*STUDY TEXT*:
Web-to-Host Connections: Remote Possibilities: The New TCO
Total cost of ownership, or TCO, has served us well as the mantra of thin-client and Web-to-host computing. However, TCO calculations only barely scratch the surface when you consider what’s happening in today’s workplaces.
While PC hardware savings may be negligible, there’s no doubt that centralized administration of applications formerly on fat desktops saves time and money. The real TCO savings and benefits of Web-to-host computing start to roll in, however, when you extend access outside of the walls of your company. And the best place to start is your mobile or remote workers – telecommuters, road warriors, day extenders and contractors.
GartnerGroup estimates that within the next three years, there will be more than 137 million remote workers worldwide, including one-third of the U.S. workforce. It’s getting to the point where companies no longer distinguish between remote workers and on-site workers. "Everybody here is telecommuting in one form or another," says the vice president of one large software firm.
"The network – not the office – has become the standard workplace," notes John Girard, Vice President and Research Director with GartnerGroup. "It’s becoming harder and harder to distinguish between the LAN and the WAN."
Remote work adds a new dimension to TCO, which typically covers hardware and software maintenance and support for desktop systems. The enhanced productivity, reduced space requirements, reduced recruiting and turnover costs add considerable value to the bottom line, not calculated by TCO.
The productivity lift for employees that no longer have to schlep into the office every day is well documented. Industry experts calculate an average productivity gain of about 25 percent for telecommuting employees. What’s not documented, however, is the additional sales that someone may make because they’re more willing and able to contact customers after 6 p.m.
Or, consider the costs of replacing or hiring new employees, which may be reduced when you offer remote access. For example, a call center, hard-pressed to find employees that can work late evening hours, may find recruiting far easier if interested applicants can work from home. Insurance firms, looking for employees to handle mountains of claims-processing work, may find all the help they need in a home-based workforce. Some data entry-intensive occupations see turnover rates exceeding 30 percent a year, with a replacement cost of about $5,000 per employee. Imagine the savings if this turnover could be cut in half.

*EXTRACTED DATA*:
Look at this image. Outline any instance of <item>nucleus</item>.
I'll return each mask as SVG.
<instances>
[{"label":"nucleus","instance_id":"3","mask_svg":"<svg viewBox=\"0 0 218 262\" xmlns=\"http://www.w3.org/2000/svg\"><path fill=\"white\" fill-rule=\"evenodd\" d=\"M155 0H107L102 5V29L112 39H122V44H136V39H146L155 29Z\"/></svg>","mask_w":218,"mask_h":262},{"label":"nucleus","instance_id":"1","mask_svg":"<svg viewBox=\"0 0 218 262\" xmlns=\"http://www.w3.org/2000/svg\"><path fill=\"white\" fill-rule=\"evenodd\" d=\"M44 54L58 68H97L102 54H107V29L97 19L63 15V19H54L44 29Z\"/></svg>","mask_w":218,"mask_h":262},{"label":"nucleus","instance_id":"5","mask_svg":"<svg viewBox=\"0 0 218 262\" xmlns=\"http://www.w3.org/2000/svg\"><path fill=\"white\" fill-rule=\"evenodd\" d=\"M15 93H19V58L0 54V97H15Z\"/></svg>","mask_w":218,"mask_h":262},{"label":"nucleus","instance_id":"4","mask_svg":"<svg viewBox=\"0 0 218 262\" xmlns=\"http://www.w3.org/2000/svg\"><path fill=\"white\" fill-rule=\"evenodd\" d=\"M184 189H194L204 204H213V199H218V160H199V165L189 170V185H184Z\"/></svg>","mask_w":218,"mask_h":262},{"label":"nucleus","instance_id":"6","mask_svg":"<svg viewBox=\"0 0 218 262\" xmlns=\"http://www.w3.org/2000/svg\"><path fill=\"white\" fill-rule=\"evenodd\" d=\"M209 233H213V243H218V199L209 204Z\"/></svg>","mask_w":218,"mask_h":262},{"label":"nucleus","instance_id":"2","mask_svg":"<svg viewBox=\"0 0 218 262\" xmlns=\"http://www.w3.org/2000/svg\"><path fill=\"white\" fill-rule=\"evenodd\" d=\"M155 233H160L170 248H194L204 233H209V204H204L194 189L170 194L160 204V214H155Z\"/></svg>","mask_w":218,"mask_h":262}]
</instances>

*EXERCISE DETAILS*:
Write the next part of the Web-to-host computing and TCO article, picking up after its final paragraph.

*EXERCISE RESULT*:
Add to that a reduction, or elimination, of corporate overhead – literally meaning the roof over workers’ heads. Remote work may eliminate the need for excessive office space required for most customer-service and data entry operations. Remote work also takes a bite out of office costs, such as lighting, climate control and security.
Web-to-host computing offers additional TCO benefits above and beyond thin-client computing, in that it reduces or eliminates the challenges of remote back up and data security – vexing issues for many organizations supporting remote work. Since all data remains on the central server, backup of data from remote laptops and PCs is not required.
Surveys over the years have consistently shown that technical and sales professionals are most likely to engage in remote work. Web-to-host promises to also open up remote work to employees engaged in heavy transaction work that requires persistent terminal access to a mainframe or midrange host. Tasks involving customer service and data entry can now be performed in virtual offices.
New broadband technologies and services reaching the general market – including cable modems, DSL and ISDN – are speeding up access capabilities for home-based workers. This helps alleviate potential network delays in downloading Web-to-host applets – essential for establishing a persistent connection. Previously, the only viable solution for such functions was dial-up access to corporate systems. With dial-up solutions, many companies found they have had to restrict log-in times to manage heavy demands. Remote access via browser through a VPN to local ISPs can alleviate this problem.
Remote workers come in all flavors, but have a lot of common needs – such as bandwidth, and lots of support. Extending Web-to-host access to remote employees is a strategy that can ensure a successful transition from the on-site office to the virtual office.